Investors kicked off 2018 on a positive note sending U.S. stocks to fresh highs on the first trading day. The optimistic approach on day one was supported by encouraging economic data from China, where the Manufacturing Purchasing Managers’ Index for December beat expectations by coming in at 51.5 versus expectations of 50.6.
Europe was also a bright spot, as factories reported their most robust monthly performance since the creation of the single currency. Eurozone PMI hit 60.6 in December indicating that growth is likely to remain healthy in 2018.
The missing ingredient for global economic expansion throughout 2017 has been inflation, but with consumer demand increasing, unemployment dropping, and commodity prices surging, it’s difficult not to see inflation returning in 2018.
One of the most debated topics last year was the flattening yield curve in the United States. In December the U.S. 10-year/2-year Treasury spread fell to 50 basis points, a level last seen in 2007- signaling that a recession is around the corner. However, when we look at the economic performance in the United States and on a global scale, there isn’t any indication of one occurring soon.
Looking forward, I believe Treasury Bond Yields will be a must watch indicator for how the U.S. stocks and the dollar perform in 2018. If the Phillips curve “the inverse relationship between the level of unemployment and the rate of inflation” finally wakes up after being dead for the last couple of years, the yield curve should start steepening.
The dollar’s performance, which opened the New Year on a downward trajectory, will depend on the magnitude of change in the yield curve. A rise in U.S. 10-Treasury yields toward 3% - 3.5% this year, will likely reverse some of the dollar’s 2017 losses, however a steeper move will have negative consequences on stocks, with the probability of 5%-10% pullback increasingly likely.

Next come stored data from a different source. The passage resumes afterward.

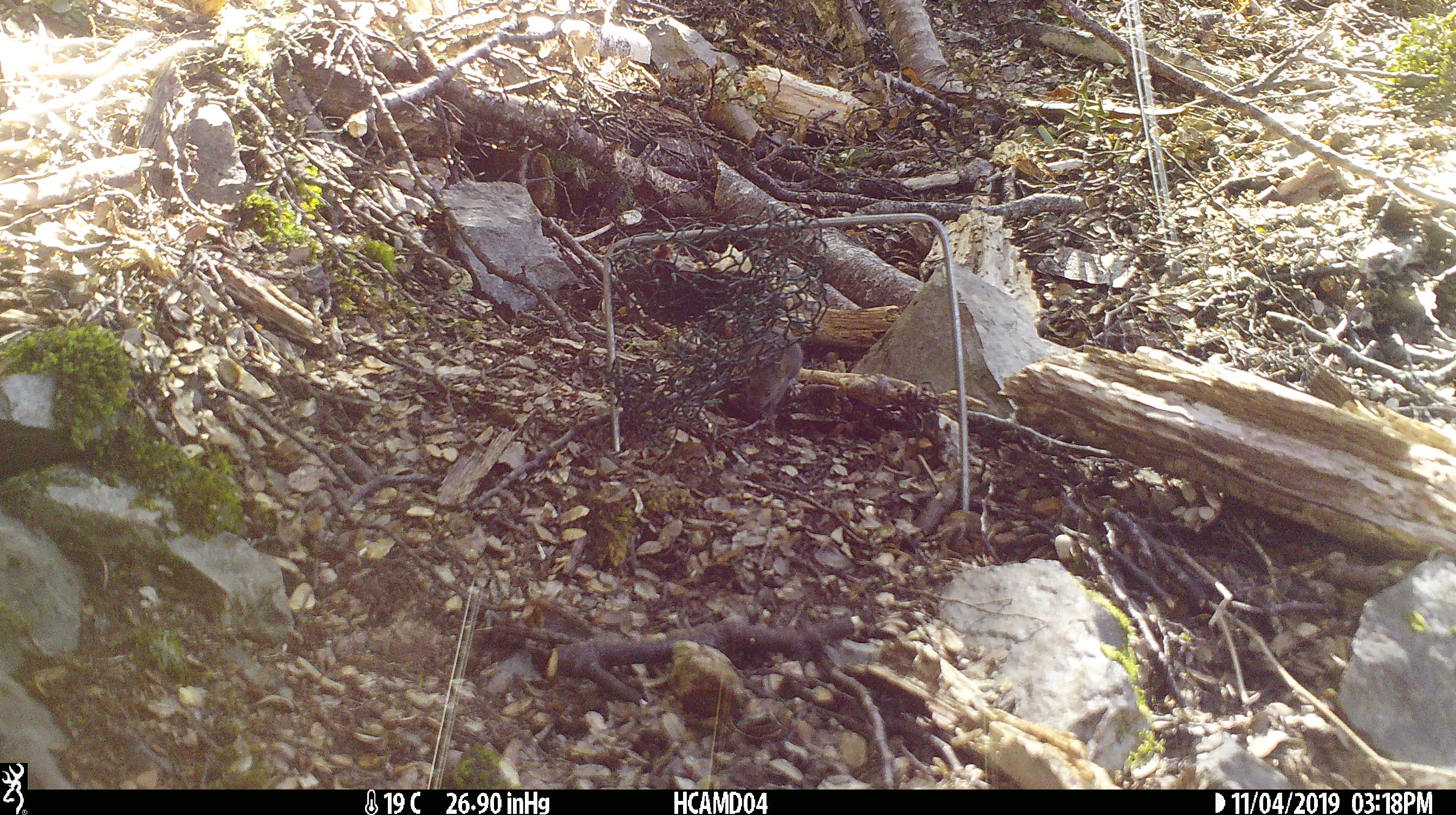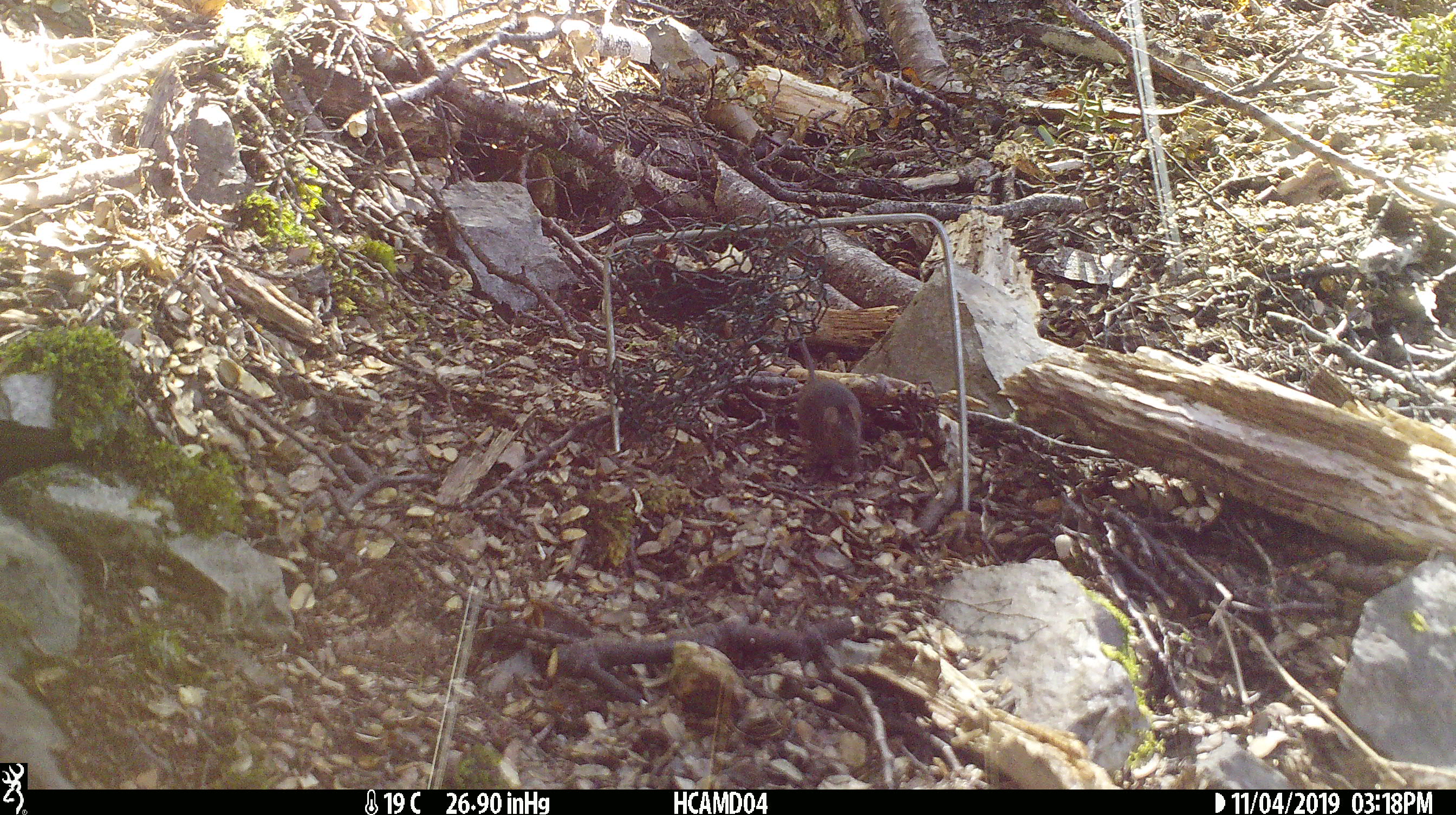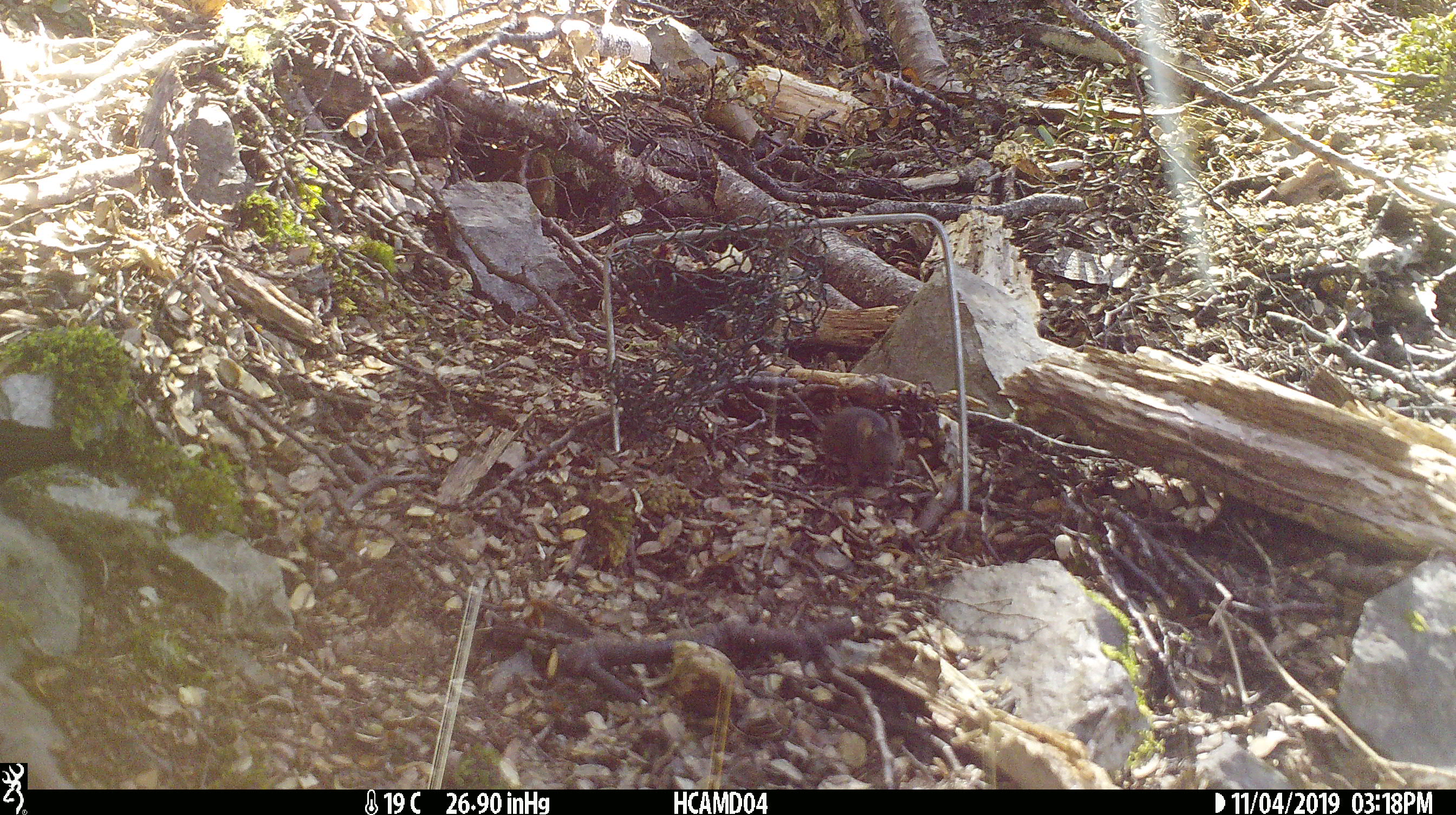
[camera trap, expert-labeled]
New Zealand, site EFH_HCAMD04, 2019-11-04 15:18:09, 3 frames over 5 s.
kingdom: Animalia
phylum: Chordata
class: Mammalia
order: Rodentia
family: Muridae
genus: Mus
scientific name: Mus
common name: mouse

Today’s FOMC minutes will provide some assessment on the U.S. inflation outlook. If the central bank reveals concerns over upside inflation expectations due to fiscal policies and an improved labour market, investors are likely to cover some of the dollars short positions. This should be reflected in interest rate expectations for March, which currently indicate a probability of 56.3% rate hike in March, according to CME’s FedWatch.